How many lines in the records below contain the string "sand"? Reply with the number alone.

_Exercise materials_
########################################

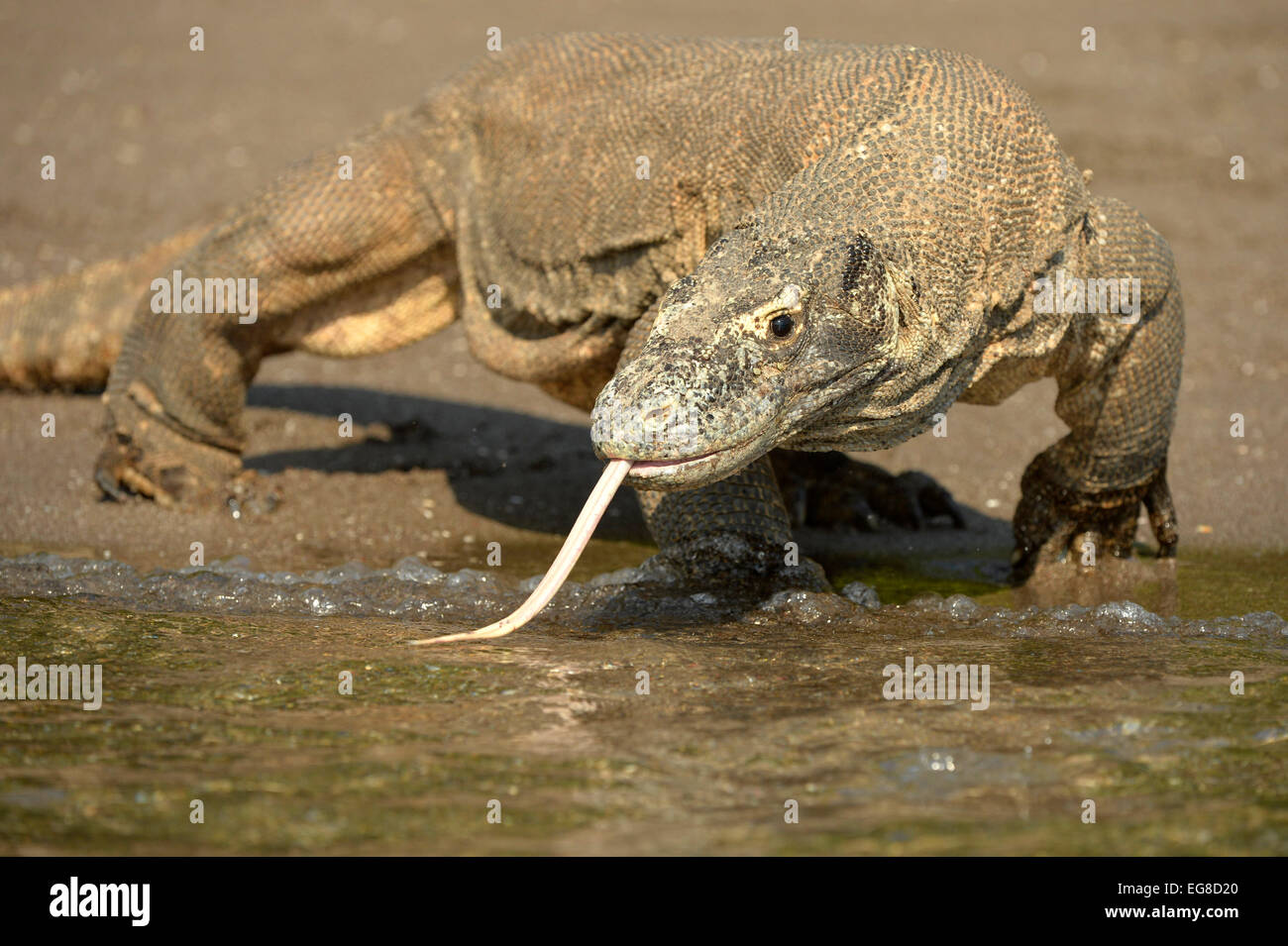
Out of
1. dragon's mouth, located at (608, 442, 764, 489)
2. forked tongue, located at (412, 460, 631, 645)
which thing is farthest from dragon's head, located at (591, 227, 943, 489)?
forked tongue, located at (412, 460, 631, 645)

########################################

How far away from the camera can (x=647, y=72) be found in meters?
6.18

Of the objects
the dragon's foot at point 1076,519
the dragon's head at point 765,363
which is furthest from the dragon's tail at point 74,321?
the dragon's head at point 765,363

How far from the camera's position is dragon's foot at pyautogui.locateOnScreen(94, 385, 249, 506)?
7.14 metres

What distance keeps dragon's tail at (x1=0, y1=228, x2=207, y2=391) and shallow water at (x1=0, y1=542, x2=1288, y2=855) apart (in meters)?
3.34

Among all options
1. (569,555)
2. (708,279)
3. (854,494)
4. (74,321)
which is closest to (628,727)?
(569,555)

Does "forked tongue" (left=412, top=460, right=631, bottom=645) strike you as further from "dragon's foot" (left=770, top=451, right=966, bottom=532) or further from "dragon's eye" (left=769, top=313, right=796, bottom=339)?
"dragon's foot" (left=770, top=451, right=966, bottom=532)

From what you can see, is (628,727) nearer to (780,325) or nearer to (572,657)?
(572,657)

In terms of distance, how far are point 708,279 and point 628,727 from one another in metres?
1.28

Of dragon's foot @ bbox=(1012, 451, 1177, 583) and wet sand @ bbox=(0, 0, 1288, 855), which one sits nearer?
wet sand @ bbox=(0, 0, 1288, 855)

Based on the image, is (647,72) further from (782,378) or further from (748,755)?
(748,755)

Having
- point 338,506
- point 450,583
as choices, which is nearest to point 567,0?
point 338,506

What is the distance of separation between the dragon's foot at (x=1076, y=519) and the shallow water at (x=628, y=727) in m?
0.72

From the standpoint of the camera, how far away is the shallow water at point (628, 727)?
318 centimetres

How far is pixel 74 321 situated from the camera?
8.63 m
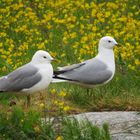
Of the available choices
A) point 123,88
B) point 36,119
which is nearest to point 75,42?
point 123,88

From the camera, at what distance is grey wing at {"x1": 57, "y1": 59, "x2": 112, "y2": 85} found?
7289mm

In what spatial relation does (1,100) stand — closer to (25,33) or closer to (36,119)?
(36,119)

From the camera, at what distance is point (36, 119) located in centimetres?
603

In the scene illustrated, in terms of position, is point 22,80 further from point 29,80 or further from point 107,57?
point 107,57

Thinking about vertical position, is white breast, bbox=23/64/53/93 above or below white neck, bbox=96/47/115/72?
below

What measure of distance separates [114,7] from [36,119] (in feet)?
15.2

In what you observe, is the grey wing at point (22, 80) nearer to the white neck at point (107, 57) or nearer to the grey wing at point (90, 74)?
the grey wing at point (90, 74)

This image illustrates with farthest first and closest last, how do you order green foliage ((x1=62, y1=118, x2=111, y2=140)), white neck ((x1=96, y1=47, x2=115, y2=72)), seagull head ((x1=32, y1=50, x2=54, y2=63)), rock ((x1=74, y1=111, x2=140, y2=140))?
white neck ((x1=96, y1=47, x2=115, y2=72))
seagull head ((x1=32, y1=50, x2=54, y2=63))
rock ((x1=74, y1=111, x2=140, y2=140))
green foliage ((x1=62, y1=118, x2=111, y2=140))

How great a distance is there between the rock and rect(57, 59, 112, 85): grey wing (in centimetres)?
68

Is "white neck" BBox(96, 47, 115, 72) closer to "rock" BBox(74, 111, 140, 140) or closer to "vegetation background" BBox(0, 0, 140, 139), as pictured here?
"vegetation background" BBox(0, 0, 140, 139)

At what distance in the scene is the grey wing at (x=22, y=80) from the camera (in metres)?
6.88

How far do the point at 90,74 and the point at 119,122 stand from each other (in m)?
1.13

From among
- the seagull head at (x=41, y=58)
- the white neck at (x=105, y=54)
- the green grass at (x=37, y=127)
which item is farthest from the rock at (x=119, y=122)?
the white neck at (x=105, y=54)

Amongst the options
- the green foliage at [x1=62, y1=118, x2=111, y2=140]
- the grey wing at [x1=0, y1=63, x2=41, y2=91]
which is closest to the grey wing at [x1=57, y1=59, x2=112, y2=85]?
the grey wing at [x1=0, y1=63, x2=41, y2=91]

########################################

_Result for this task_
2